I’ll never forget Bob’s grace and dignity when he made a trip to Cherokee, N.C., to plead for relief for the bears in the reservation’s appalling roadside zoos. Two of the three zoos refused to let Bob in, but everyone else in town clamored to shake his hand and ask for pictures. This warm and gregarious man used the opportunity to talk to residents about how much the bears were suffering in concrete pits and to urge them to speak out.
Bob was witty and charming, but he was also pragmatic. He said he was thrilled to spend nearly $1 million to foot the bill to ship elephants Toka, Thika and Iringa from a Canadian zoo to the Performing Animal Welfare Society sanctuary in California.
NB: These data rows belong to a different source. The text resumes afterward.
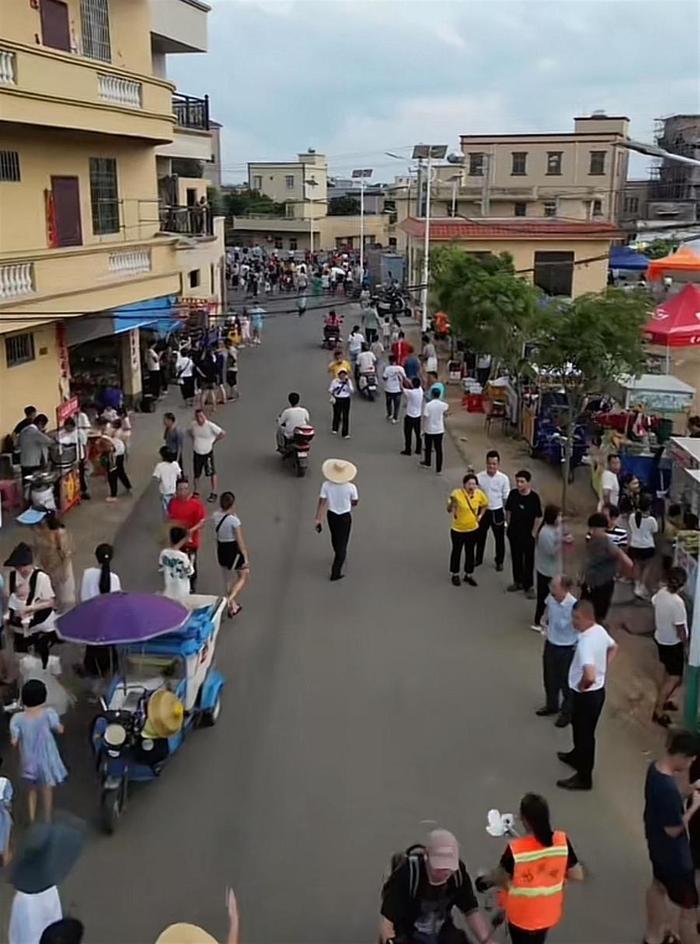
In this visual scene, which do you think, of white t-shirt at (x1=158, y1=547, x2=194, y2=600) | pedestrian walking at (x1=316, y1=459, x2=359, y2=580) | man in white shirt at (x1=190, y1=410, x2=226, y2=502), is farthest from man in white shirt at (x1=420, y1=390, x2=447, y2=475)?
white t-shirt at (x1=158, y1=547, x2=194, y2=600)

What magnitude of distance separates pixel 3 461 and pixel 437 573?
7.33 metres

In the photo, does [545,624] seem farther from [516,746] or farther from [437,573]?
[437,573]

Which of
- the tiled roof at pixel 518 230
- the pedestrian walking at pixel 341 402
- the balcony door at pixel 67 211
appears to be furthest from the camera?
the tiled roof at pixel 518 230

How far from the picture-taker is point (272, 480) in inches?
696

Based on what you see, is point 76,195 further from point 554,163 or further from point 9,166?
point 554,163

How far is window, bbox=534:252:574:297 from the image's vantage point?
4109cm

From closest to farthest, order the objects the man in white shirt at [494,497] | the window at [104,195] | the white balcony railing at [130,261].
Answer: the man in white shirt at [494,497] → the white balcony railing at [130,261] → the window at [104,195]

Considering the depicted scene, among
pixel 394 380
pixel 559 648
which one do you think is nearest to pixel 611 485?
pixel 559 648

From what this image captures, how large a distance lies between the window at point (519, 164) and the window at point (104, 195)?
1801 inches

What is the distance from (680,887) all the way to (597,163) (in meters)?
61.9

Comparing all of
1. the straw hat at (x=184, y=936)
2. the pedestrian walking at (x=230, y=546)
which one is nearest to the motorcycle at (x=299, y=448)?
the pedestrian walking at (x=230, y=546)

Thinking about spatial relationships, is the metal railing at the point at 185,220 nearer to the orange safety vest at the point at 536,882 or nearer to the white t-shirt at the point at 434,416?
the white t-shirt at the point at 434,416

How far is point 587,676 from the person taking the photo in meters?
7.77

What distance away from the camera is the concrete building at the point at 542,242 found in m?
40.5
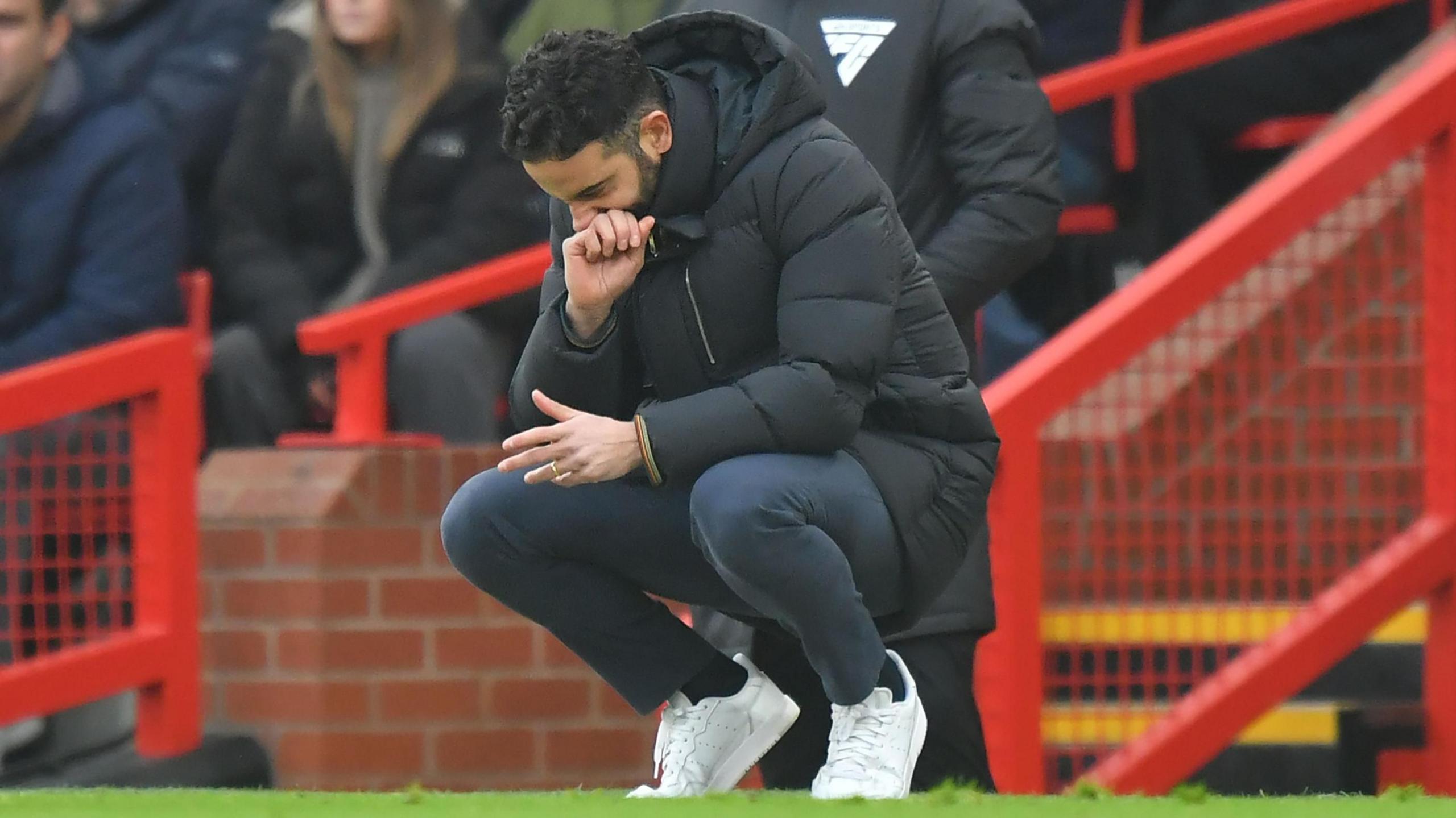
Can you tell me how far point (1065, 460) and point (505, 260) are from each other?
1536mm

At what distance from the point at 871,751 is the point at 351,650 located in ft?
6.67

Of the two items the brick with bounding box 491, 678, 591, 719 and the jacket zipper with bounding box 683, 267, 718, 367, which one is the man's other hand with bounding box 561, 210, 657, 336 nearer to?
the jacket zipper with bounding box 683, 267, 718, 367

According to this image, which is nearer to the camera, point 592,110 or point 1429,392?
point 592,110

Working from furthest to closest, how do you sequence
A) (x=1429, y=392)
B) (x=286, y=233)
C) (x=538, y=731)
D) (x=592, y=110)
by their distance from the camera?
(x=286, y=233) < (x=538, y=731) < (x=1429, y=392) < (x=592, y=110)

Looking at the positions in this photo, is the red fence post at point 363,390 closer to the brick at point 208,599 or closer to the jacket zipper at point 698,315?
the brick at point 208,599

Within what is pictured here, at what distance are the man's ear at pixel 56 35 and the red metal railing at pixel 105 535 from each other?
2.79 feet

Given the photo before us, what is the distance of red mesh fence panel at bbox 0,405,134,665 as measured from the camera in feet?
14.6

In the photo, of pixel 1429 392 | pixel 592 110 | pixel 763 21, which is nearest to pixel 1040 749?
pixel 1429 392

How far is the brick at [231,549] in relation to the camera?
493 centimetres

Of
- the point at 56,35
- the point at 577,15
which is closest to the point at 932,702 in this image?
the point at 577,15

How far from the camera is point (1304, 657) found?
4047 mm

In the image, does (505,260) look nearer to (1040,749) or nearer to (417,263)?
(417,263)

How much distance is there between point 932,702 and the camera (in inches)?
144

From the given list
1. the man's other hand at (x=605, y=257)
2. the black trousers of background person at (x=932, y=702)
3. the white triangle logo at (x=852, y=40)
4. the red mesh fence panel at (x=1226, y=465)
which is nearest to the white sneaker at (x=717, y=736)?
the black trousers of background person at (x=932, y=702)
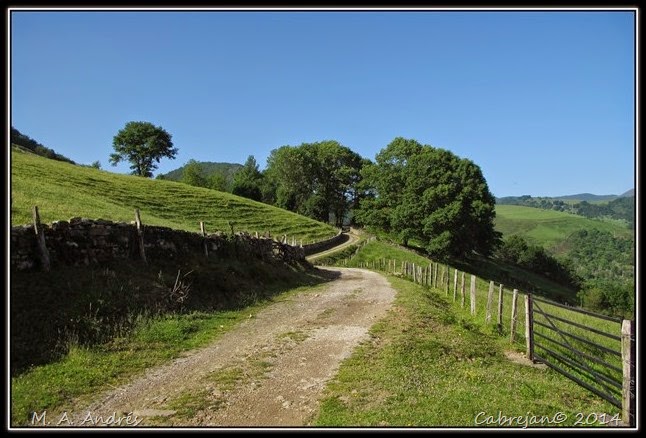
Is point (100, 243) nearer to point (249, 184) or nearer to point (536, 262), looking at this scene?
point (249, 184)

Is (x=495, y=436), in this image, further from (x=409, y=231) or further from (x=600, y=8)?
(x=409, y=231)

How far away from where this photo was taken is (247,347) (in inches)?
489

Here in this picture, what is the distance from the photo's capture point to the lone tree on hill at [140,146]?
101 meters

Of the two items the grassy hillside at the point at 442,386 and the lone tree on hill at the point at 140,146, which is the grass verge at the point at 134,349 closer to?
the grassy hillside at the point at 442,386

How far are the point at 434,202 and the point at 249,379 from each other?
5867cm

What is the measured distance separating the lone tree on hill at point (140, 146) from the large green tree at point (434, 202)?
55321 millimetres

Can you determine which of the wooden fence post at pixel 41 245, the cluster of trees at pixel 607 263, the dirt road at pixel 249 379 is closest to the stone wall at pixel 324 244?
the dirt road at pixel 249 379

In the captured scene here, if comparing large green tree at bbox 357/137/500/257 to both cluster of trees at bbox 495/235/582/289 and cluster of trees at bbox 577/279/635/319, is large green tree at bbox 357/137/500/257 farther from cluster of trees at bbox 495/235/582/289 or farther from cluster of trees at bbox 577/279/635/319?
cluster of trees at bbox 495/235/582/289

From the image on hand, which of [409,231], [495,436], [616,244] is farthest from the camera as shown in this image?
[616,244]

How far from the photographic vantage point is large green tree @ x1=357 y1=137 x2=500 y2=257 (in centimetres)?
6334

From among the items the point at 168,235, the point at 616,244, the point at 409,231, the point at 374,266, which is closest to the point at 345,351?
the point at 168,235

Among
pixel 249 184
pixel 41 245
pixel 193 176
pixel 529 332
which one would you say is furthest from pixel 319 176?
pixel 529 332

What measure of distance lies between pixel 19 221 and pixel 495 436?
1839 centimetres

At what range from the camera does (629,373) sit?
8.13 m
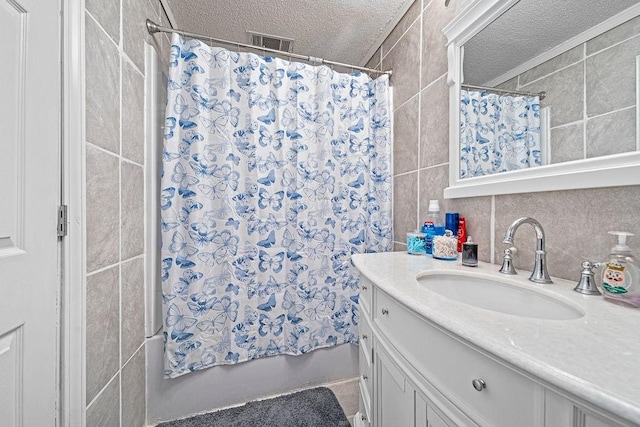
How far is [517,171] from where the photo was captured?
0.77 meters

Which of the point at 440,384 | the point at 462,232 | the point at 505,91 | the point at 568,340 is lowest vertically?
the point at 440,384

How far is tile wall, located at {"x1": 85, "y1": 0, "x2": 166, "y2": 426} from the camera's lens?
2.44ft

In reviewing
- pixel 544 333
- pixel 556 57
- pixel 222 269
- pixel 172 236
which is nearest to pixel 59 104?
pixel 172 236

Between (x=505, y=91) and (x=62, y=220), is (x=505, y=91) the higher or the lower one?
the higher one

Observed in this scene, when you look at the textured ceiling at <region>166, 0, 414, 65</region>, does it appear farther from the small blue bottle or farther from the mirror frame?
the small blue bottle

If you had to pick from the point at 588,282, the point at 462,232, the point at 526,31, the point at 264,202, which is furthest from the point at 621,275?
the point at 264,202

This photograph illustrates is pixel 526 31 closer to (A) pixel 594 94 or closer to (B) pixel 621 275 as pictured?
(A) pixel 594 94

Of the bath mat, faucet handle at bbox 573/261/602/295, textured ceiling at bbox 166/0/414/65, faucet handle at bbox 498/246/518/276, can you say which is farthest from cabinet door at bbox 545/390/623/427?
textured ceiling at bbox 166/0/414/65

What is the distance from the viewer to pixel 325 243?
142 centimetres

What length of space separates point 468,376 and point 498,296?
1.34 ft

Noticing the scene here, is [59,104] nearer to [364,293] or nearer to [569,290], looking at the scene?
[364,293]

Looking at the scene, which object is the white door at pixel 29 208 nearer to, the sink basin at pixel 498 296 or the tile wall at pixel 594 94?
the sink basin at pixel 498 296

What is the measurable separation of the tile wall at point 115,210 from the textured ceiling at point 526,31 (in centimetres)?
131

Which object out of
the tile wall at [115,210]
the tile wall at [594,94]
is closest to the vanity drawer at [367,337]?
the tile wall at [594,94]
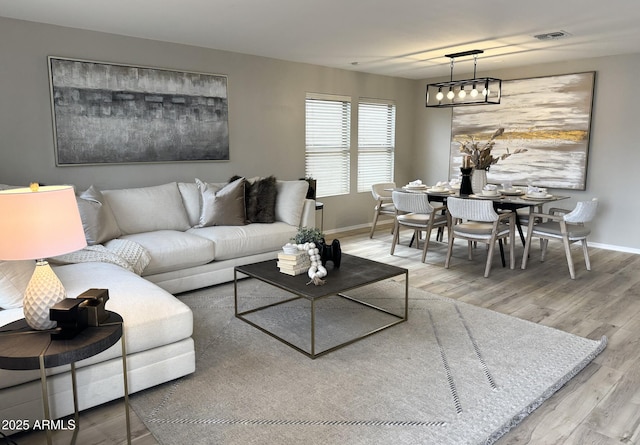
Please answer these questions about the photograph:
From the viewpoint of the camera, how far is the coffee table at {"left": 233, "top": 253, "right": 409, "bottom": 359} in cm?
289

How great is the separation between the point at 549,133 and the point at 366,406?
518 centimetres

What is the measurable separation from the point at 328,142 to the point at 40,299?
16.9ft

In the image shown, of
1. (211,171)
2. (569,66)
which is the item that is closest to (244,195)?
(211,171)

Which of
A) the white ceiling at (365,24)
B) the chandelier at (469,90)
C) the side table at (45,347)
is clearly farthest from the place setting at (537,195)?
the side table at (45,347)

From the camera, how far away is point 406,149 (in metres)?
7.76

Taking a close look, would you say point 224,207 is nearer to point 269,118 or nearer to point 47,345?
point 269,118

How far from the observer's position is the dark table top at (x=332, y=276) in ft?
9.61

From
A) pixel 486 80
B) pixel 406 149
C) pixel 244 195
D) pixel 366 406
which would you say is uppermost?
pixel 486 80

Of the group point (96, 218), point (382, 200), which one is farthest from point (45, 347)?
point (382, 200)

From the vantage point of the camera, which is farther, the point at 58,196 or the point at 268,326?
the point at 268,326

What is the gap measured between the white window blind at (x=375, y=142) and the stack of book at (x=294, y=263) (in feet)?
13.2

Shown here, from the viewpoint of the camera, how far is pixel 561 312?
145 inches

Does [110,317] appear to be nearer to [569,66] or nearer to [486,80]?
[486,80]

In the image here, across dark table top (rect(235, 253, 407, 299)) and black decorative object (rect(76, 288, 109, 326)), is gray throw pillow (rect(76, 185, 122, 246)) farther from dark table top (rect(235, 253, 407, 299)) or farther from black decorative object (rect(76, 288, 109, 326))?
black decorative object (rect(76, 288, 109, 326))
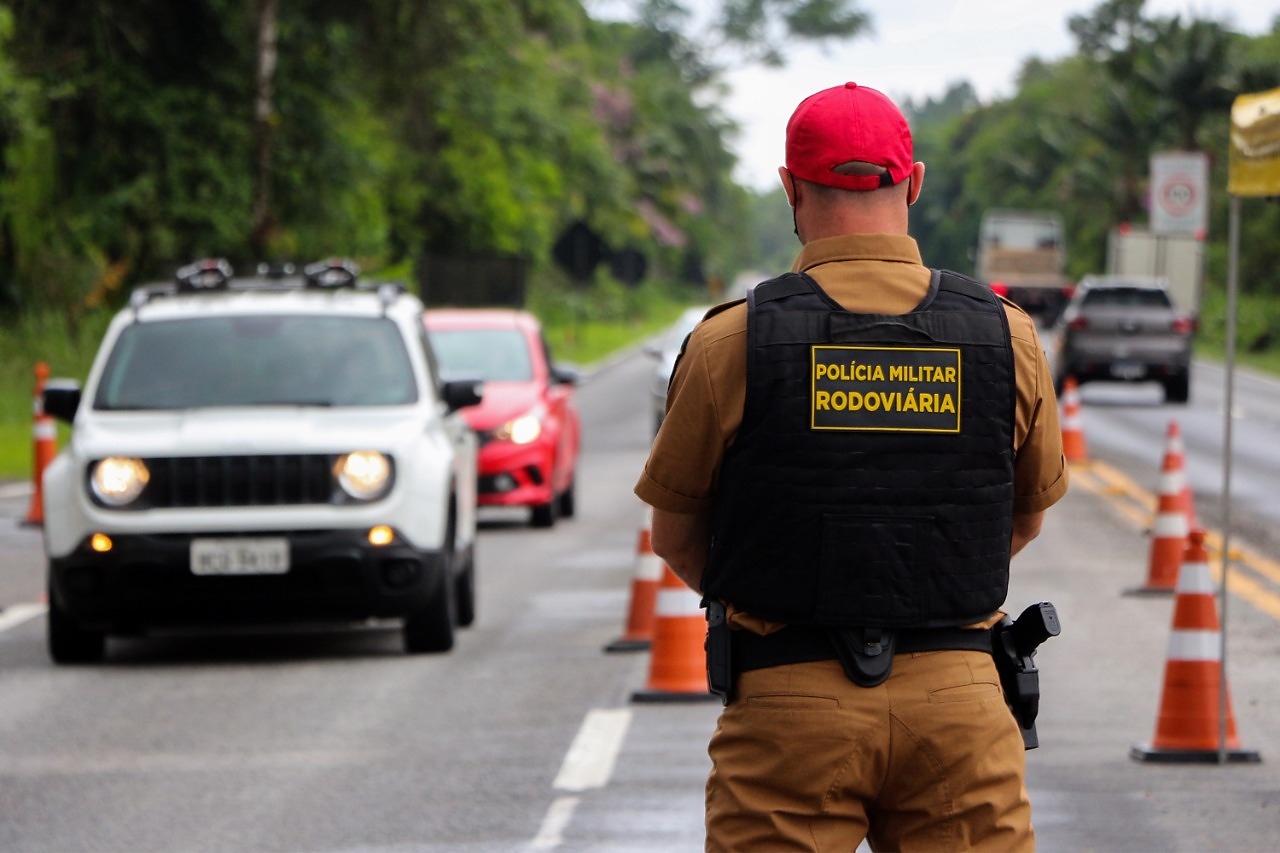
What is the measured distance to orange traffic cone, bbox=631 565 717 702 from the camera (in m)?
9.32

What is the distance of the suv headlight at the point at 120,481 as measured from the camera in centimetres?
1020

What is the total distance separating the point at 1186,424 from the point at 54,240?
15251 millimetres

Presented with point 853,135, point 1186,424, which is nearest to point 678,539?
point 853,135

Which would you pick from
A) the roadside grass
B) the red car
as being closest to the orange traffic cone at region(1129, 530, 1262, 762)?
the red car

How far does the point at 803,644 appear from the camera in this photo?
145 inches

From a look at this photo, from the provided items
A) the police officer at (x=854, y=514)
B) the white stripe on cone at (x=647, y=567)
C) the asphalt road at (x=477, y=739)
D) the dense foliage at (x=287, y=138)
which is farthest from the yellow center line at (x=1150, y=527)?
the police officer at (x=854, y=514)

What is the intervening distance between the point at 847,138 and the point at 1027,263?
61007mm

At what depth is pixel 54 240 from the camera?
1251 inches

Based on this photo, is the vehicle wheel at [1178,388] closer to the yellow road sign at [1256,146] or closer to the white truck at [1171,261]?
the white truck at [1171,261]

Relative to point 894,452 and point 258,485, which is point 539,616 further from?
point 894,452

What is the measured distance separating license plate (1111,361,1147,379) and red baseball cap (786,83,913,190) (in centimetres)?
3020

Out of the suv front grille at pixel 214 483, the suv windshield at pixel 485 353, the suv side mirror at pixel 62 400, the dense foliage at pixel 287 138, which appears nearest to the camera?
the suv front grille at pixel 214 483

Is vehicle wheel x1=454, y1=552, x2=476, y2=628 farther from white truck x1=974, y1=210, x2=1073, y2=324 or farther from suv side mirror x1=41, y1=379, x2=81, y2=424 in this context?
white truck x1=974, y1=210, x2=1073, y2=324

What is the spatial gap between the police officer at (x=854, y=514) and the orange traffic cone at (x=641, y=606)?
679 centimetres
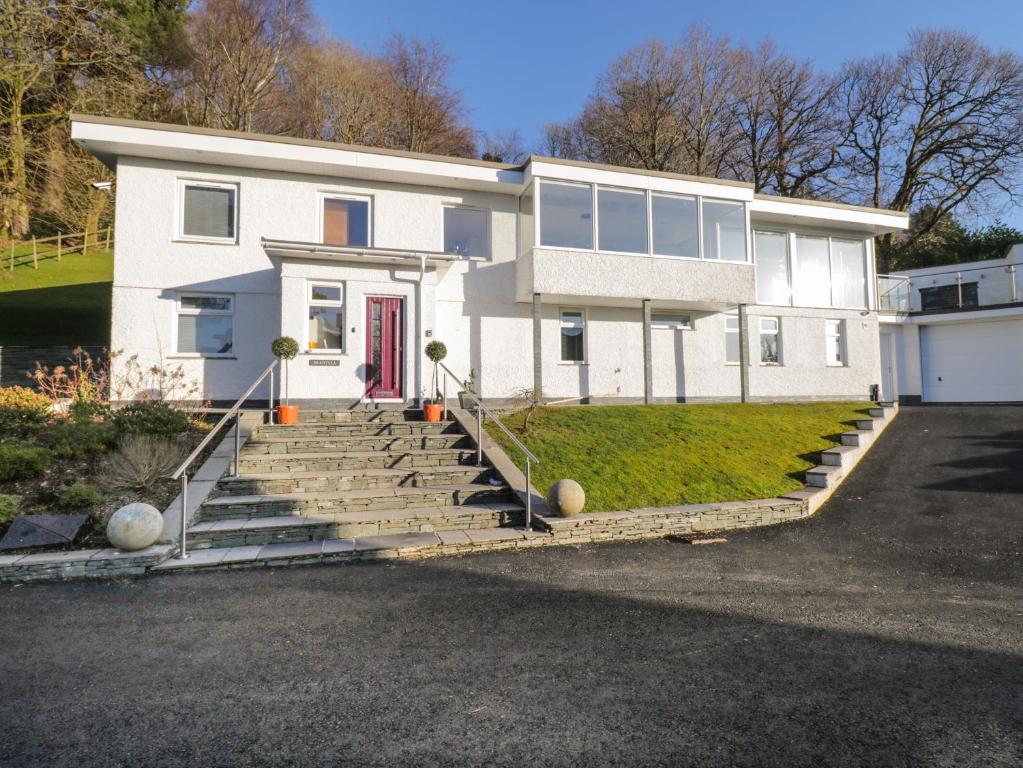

SeaWorld particularly irked him, and Bob filmed a television spot for PETA asking parents and grandparents to refuse to visit what he called a “dolphin prison” and calling on the theme parks to retire the orcas to protected coastal sanctuaries.
He wrote a letter to the president of CBS asking for a ban on using wild animals in all the network’s programming, saying, “[R]eplace the use of captive wild animals in your shows with the creative, versatile, and humane technology that exists today, such as computer-generated imagery.” Today, CGI has made that transition easy.
When PETA held the grand opening of our Los Angeles office, the Bob Barker Building, the fête was filled with Hollywood celebrities, but Bob was the star. Our West Coast headquarters, filled with his awards, stands as testament to Bob’s profound commitment to making a difference for animals.
When asked how he would like to be remembered, Bob said, “I think I would like to be remembered as a man who loved living things and did everything he could do to make it better for animals. And when he had time, he did a lot of television shows, too.” You got your wish, dear friend.
Ingrid Newkirk is the president and founder of People for the Ethical Treatment of Animals.